Je me suis mise à pleurer. Ça m’étonne encore d’avoir des larmes. Il les a essuyé avec la main avant de m’attirer à lui. Je me suis blottie contre lui. Je me sens tellement bien dans ses bras. C’est ma place ici.

-Erick :« Ne refais plus jamais ça. J’ai failli mourir en te trouvant étaler par terre. Tu m’as fait très peur »
-Moi :« Je suis désolée pour ça et pour tout le reste. Pardonne moi. Je ne supporte plus de te voir sans pouvoir te toucher. Je ne verrai plus jamais un autre que toi »
-Erick :« Calme-toi. Je sais que tu regrettes et je te pardonne. Je te demande pardon aussi »
-Moi :« Je t’aime »
Puis il a essuyé à nouveau mes larmes avant de m’embrasser.

Il m’a tellement manqué. J’en voulais plus mais il a mis fin au baiser.
-Erick :« Dors maintenant »
Je me suis serrée encore plus contre lui et je me suis endormie paisiblement pour la première fois depuis ce fameux dîner avec Junior.

Quand je me suis réveillée le lendemain la place à côté était vide.
On était samedi donc il était sûrement au bureau.

Je suis sortie de la chambre le cœur plus léger que la veille. Il y avait du bruit dans la cuisine donc je m’y suis dirigée et il était là
-Erick :« Eh tu es réveillée »

-Moi :« Je croyais que tu étais au travail »
-Erick: « Non. On a déjà bouclé la majorité des contrats donc je n’ai pas besoin d’y être. Et puis il faut que je m’assure que tu manges. Je n’ai pas envie de te retrouver encore inconsciente par terre »
-Moi :« Je suis contente que tu restes avec moi.
Tu prépare quoi de bon ? »

-Erick:« Le petit déjeuner. Assis toi que je te sers ».

Si je savais que ça allait me ramener mon mari je me serai évanouie depuis des lustres.

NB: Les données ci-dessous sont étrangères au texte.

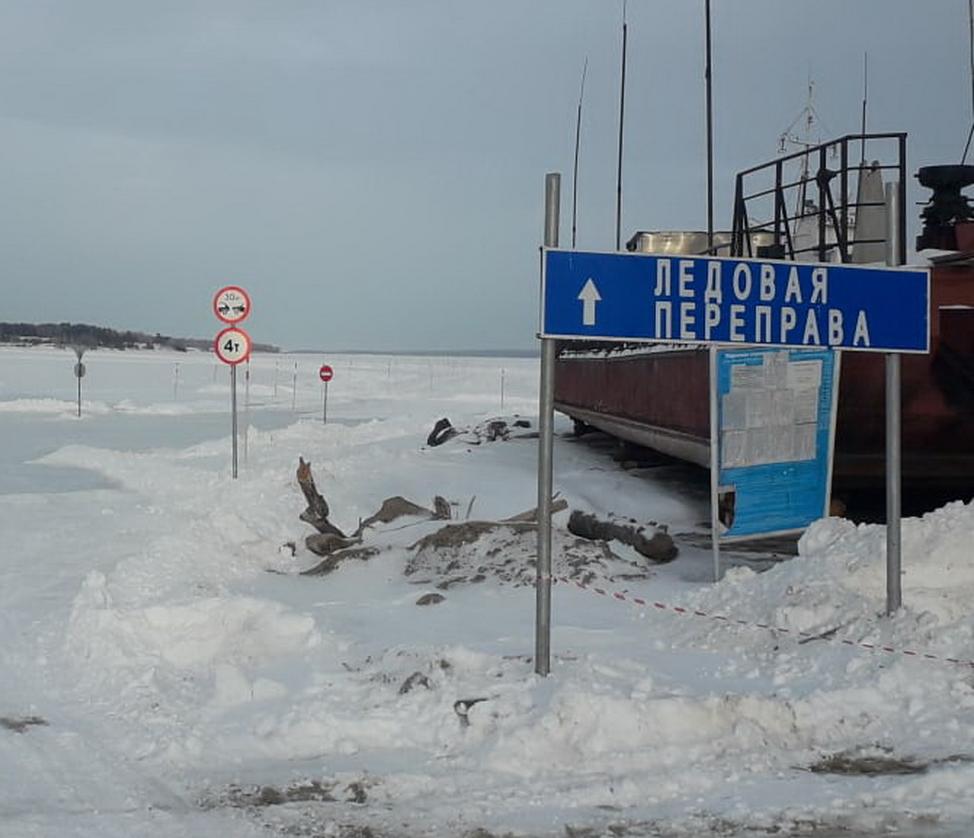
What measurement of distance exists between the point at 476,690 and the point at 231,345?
40.6 feet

Je me suis docilement installée sur une chaise attendant que mon mari vienne me servir. Je le regardais s’affairer et il était beau.
J’ai eu faim de la chose que connaissez bien tout d’un coup.
-Erick: « Voilà pour madame. Tu me finis tout ça »
-Moi :« Ah Erick comment veux tu que je mange tout ça ?. Je n’ai qu’un ventre »
-Erick :« Mange ce que tu peux déjà et on verra »
-Moi :« Tu me fais manger ? »

-Erick :« Aurais-tu perdu l’usage de tes mains ? »
-Moi en faisant les fières :« Non mais j’ai envie que tu me donnes à manger non »
Il m’a observé un moment avant d”exécuter

Je mangeais en le regardant droit dans les yeux même quand il se donnait à manger à lui même.

Je mangeais lentement et après la dernière bouchée, j’ai léché ses doigts un à un toujours en le regardant dans les yeux.

Je voyais son regard s’assombrir et ça me plaisait. J’ai toujours ce pouvoir sur lui et c’est bon à savoir.

-Erick: « Tu joues à un jeu dangereux, madame »
-Moi :« Ta dame aime les jeux dangereux »
-Erick :« J’avais remarqué ».

-Moi :« Je n’en peux plus. Merci c’était très bon. Je me suis régalée ».
-Erick:« Mais je t’en prie »
-Moi :« Je t’aide à nettoyer ? »
-Erick :« Non repose toi. Je m’occupe de tout »
-Moi :« Tu es un amour. Je vais me doucher dans ce cas »

Je l’ai embrassé et je suis sortie toute heureuse. Je n’ai jamais été aussi contente d’embrasser mon mari. Je suis comme une enfant à qui on a rendu son jouet préféré.

Il m’a attiré à lui à ma sortie de la salle de bain et on a fait l’amour lentement, tendrement et amoureusement.

Waouh , Erick est tellement exceptionnel. Je suis folle amoureuse de lui.
C’est un ange, et il est le genre de mari que toutes les femmes désirent avoir.